::: Supplied records :::

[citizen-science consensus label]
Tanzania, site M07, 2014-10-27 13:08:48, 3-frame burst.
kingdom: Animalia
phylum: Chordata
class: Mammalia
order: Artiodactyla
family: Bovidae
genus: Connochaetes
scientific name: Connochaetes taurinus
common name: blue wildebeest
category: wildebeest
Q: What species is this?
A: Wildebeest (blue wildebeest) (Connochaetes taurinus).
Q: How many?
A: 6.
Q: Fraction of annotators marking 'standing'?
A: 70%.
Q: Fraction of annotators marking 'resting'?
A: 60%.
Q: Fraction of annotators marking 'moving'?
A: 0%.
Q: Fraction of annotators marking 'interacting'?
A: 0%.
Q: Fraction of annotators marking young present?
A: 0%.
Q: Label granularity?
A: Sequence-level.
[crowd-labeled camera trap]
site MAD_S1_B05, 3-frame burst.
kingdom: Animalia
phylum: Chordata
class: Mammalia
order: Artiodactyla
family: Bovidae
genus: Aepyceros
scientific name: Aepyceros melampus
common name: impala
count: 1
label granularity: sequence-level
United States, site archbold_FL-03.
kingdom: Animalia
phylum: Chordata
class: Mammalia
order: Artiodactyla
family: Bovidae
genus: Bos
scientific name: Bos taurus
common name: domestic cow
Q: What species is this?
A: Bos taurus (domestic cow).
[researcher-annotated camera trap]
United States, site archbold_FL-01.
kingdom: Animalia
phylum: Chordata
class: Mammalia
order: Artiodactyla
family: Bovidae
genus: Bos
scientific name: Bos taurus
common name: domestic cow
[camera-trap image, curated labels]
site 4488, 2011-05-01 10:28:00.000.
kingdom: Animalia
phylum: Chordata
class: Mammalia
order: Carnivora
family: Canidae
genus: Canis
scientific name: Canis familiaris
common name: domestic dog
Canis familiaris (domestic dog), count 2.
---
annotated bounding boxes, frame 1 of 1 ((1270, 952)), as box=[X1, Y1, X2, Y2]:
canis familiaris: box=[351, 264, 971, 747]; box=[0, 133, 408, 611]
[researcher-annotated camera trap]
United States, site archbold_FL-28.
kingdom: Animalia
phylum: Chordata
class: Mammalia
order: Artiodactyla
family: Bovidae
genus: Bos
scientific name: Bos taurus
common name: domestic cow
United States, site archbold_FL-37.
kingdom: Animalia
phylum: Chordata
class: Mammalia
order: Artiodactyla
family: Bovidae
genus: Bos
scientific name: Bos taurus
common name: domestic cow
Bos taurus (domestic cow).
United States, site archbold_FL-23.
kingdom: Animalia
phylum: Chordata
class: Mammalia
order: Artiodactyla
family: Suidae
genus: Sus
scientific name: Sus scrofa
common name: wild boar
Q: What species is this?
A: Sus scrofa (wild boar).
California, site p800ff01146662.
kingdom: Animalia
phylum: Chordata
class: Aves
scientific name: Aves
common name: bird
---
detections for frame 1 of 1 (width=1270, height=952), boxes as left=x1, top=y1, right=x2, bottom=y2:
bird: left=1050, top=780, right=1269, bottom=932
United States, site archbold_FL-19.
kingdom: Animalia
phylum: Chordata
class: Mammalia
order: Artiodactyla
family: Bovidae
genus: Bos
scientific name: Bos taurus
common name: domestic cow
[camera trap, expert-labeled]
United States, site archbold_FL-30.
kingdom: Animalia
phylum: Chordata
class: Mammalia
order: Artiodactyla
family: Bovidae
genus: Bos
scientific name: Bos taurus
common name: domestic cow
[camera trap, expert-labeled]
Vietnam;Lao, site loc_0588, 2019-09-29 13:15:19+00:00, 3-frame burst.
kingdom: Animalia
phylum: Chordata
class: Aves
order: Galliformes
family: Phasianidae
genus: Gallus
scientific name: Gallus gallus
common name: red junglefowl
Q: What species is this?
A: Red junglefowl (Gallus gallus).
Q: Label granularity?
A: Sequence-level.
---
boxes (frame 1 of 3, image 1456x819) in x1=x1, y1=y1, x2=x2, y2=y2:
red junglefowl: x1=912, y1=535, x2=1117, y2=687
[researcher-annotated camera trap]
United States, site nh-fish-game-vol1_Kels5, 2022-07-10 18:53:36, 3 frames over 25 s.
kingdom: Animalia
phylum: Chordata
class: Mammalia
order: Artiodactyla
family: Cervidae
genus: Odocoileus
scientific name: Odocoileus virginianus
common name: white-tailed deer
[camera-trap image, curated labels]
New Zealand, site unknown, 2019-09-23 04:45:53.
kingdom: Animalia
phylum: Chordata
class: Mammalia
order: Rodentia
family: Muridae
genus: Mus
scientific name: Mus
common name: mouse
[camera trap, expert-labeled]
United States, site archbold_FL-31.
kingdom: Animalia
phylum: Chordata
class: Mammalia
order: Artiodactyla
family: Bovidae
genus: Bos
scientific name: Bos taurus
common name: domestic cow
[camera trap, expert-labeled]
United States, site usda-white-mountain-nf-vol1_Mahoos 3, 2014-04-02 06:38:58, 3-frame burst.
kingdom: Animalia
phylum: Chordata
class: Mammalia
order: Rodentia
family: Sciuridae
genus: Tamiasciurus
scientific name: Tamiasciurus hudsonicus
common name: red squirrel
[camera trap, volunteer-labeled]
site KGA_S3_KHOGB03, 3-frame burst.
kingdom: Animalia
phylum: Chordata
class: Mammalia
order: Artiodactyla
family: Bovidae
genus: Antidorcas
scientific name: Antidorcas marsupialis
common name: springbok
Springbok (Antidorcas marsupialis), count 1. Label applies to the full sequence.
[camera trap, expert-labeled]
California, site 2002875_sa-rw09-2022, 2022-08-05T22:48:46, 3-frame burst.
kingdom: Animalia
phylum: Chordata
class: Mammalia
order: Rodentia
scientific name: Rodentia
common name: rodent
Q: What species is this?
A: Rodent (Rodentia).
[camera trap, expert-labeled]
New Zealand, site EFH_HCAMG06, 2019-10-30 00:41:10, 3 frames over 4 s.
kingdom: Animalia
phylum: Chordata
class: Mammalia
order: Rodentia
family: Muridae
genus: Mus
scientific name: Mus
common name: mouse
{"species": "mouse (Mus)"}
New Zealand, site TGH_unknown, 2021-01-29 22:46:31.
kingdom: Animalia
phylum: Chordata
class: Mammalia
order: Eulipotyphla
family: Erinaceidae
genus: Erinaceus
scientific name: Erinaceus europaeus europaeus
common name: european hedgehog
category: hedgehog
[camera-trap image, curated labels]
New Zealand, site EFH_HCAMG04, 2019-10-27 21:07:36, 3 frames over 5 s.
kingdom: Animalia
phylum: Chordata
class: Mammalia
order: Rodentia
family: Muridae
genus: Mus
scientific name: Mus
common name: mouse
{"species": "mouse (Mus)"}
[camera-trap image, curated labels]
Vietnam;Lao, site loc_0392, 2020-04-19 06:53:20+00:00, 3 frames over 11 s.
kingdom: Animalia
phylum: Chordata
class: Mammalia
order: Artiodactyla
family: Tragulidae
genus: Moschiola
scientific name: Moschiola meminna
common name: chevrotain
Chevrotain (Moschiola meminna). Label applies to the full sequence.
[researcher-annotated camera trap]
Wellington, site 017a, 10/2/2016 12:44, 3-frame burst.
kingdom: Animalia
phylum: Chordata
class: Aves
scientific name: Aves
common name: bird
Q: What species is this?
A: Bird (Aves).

:::

#### Exercise description:
In the records above, find the lines containing "over" and copy them.

#### Finished task:
United States, site nh-fish-game-vol1_Kels5, 2022-07-10 18:53:36, 3 frames over 25 s.
New Zealand, site EFH_HCAMG06, 2019-10-30 00:41:10, 3 frames over 4 s.
New Zealand, site EFH_HCAMG04, 2019-10-27 21:07:36, 3 frames over 5 s.
Vietnam;Lao, site loc_0392, 2020-04-19 06:53:20+00:00, 3 frames over 11 s.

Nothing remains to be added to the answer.